Coincidentemente en aquellos momentos tuve la suerte de tener parientes, amigos y conocidos en muchos de esos barrios y visitarlos; sobre todo los fines de semana o en fechas vacacionales. Fue en algunas de esas estancias que conocí de las leyendas y de los personajes que definieron el carácter de ciertos barrios. No voy a negar que muchas de esas historias no siempre dejan una buena enseñanza ni son dignas de contar; pero ellas definen folklóricamente los lugares y moldean algunos caracteres.

Fue en esos años en que los puestos de ventas de “el pan con croqueta, el pan con frita o con tortilla” convivían con sus versiones menos sofisticadas: todos al plato. Fueron años de croquetas facturadas con determinados ingredientes de los que la ciencia no ha dado definiciones exactas, pero que nos alegraron la vida. Y algunos nos convertimos en adictos irremediables de su sabor.

No había rincón o esquina potencialmente interesante de un barrio en esta ciudad que no tuviera, ubicado en un portal o un sitio estratégico, uno de aquellos armatrostes dedicados a la venta de esos manjares, que permanecía abierto mientras hubiera clientes productos.

Como este es un ejercicio de memoria social espero que nadie se escandalice si le comento que aquellos manjares no pasaban de costar un peso. Las croquetas o las fritas al plato cincuenta centavos; si era con pan,  llegaba al peso su costo. Aunque siempre era negociable con el vendedor la ausencia de cinco o diez centavos. Sobre todo, si se era nacido y criado en el barrio.

Había algunos de ellos que eran emblemáticos. Generalmente, por los niveles de decoración y la fama de quienes en ellos trabajaban.

En este momento recuerdo algunos  que siempre me impresionaron, o al menos son los que más asocio a cierta etapa de mi vida cuando cruzo por los lugares en que estaban situados.
--------------------------------
TAREAS.
• a. Reescriba el fragmento del texto para leer desde "Coincidentemente en aquellos" hasta "de su sabor.", sustituyendo "leyendas" por "anécdotas".
• b. Según el texto para leer, ¿cuánto costaban las croquetas o las fritas al plato?

DATOS.
--------------------------------
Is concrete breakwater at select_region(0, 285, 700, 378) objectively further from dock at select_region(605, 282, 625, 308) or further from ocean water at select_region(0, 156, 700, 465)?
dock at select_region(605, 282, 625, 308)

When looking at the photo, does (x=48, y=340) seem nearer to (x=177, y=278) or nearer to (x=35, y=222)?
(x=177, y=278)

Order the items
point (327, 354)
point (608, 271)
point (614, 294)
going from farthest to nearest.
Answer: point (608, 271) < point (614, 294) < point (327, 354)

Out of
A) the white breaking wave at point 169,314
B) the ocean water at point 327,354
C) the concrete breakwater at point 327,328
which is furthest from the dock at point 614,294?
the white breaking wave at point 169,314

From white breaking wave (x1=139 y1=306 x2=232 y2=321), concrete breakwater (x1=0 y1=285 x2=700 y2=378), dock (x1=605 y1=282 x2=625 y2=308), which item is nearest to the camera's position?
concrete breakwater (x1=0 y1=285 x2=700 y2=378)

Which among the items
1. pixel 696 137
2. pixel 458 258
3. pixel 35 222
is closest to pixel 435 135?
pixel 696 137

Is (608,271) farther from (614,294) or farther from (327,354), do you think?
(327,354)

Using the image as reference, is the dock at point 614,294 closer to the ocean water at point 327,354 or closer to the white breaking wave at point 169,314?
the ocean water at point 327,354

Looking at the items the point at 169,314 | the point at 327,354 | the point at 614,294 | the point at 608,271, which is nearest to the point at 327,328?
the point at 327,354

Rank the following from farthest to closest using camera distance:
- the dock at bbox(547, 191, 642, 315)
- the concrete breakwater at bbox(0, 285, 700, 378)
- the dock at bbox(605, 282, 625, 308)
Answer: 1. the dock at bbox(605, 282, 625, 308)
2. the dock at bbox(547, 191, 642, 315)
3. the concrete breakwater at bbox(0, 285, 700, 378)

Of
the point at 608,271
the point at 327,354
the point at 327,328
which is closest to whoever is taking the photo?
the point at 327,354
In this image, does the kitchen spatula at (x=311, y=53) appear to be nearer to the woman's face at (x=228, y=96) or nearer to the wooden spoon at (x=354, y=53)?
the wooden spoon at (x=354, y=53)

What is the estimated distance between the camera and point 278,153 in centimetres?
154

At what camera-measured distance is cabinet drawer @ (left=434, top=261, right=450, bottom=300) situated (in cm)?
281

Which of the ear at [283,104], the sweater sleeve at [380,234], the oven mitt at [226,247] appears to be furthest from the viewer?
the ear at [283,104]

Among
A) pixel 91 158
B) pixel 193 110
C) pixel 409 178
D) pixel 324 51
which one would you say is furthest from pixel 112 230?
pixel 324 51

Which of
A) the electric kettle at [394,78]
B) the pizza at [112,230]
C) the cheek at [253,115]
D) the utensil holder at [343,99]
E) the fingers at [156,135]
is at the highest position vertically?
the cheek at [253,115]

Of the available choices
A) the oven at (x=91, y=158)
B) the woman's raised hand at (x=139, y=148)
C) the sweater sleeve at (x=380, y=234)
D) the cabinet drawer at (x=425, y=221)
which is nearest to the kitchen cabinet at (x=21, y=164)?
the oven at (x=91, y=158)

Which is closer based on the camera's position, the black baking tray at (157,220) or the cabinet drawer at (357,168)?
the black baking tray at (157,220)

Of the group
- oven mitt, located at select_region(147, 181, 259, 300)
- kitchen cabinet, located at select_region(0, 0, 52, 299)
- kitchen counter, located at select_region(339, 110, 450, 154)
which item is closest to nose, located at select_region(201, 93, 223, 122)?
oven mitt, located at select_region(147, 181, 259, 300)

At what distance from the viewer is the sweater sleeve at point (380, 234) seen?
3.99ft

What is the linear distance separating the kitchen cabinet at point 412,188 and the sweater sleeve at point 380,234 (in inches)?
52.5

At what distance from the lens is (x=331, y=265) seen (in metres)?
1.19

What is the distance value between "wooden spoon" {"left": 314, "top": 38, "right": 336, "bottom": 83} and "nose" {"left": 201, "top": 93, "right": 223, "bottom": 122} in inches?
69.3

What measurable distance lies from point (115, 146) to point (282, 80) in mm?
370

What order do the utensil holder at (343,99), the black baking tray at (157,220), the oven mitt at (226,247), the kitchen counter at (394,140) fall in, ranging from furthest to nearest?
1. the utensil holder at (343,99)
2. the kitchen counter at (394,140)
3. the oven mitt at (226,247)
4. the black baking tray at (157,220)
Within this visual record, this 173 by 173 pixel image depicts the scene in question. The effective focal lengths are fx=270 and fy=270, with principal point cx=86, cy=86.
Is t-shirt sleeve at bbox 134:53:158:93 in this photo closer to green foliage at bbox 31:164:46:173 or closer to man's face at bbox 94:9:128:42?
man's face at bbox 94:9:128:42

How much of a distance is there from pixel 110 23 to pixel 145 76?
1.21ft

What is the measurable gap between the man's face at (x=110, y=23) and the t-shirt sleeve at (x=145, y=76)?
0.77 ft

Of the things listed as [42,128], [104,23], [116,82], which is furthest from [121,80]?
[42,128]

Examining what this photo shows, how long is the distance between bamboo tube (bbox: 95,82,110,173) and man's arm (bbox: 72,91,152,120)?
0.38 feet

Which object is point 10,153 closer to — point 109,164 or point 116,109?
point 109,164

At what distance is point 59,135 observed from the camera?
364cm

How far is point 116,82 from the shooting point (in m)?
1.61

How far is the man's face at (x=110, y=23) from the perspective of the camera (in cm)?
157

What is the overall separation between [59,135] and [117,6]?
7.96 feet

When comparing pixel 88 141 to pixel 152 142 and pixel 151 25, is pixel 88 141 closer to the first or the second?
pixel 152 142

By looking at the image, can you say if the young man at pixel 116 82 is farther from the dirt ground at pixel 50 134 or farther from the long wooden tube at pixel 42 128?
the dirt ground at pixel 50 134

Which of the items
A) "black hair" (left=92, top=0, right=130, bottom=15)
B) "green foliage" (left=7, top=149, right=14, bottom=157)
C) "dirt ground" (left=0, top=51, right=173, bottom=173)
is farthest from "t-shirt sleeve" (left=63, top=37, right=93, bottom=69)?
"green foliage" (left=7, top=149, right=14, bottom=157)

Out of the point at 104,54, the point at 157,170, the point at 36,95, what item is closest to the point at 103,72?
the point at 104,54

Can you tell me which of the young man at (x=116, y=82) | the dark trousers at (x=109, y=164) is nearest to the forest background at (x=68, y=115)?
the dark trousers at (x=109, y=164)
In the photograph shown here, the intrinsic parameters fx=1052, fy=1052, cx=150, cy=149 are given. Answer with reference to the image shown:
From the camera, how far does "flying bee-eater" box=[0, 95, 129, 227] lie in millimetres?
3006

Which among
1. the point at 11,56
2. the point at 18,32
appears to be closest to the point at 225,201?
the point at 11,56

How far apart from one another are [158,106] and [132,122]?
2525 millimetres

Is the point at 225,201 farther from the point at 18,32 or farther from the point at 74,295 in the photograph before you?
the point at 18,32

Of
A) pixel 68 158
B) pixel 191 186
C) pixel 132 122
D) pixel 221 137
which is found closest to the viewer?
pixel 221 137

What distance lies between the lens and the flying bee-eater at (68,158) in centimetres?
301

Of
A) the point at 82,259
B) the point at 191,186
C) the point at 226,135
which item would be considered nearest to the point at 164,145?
--------------------------------
RESPUESTAS.
• a.
Coincidentemente en aquellos momentos tuve la suerte de tener parientes, amigos y conocidos en muchos de esos barrios y visitarlos; sobre todo los fines de semana o en fechas vacacionales. Fue en algunas de esas estancias que conocí de las anécdotas y de los personajes que definieron el carácter de ciertos barrios. No voy a negar que muchas de esas historias no siempre dejan una buena enseñanza ni son dignas de contar; pero ellas definen folklóricamente los lugares y moldean algunos caracteres.

Fue en esos años en que los puestos de ventas de “el pan con croqueta, el pan con frita o con tortilla” convivían con sus versiones menos sofisticadas: todos al plato. Fueron años de croquetas facturadas con determinados ingredientes de los que la ciencia no ha dado definiciones exactas, pero que nos alegraron la vida. Y algunos nos convertimos en adictos irremediables de su sabor.

• b. Cincuenta centavos.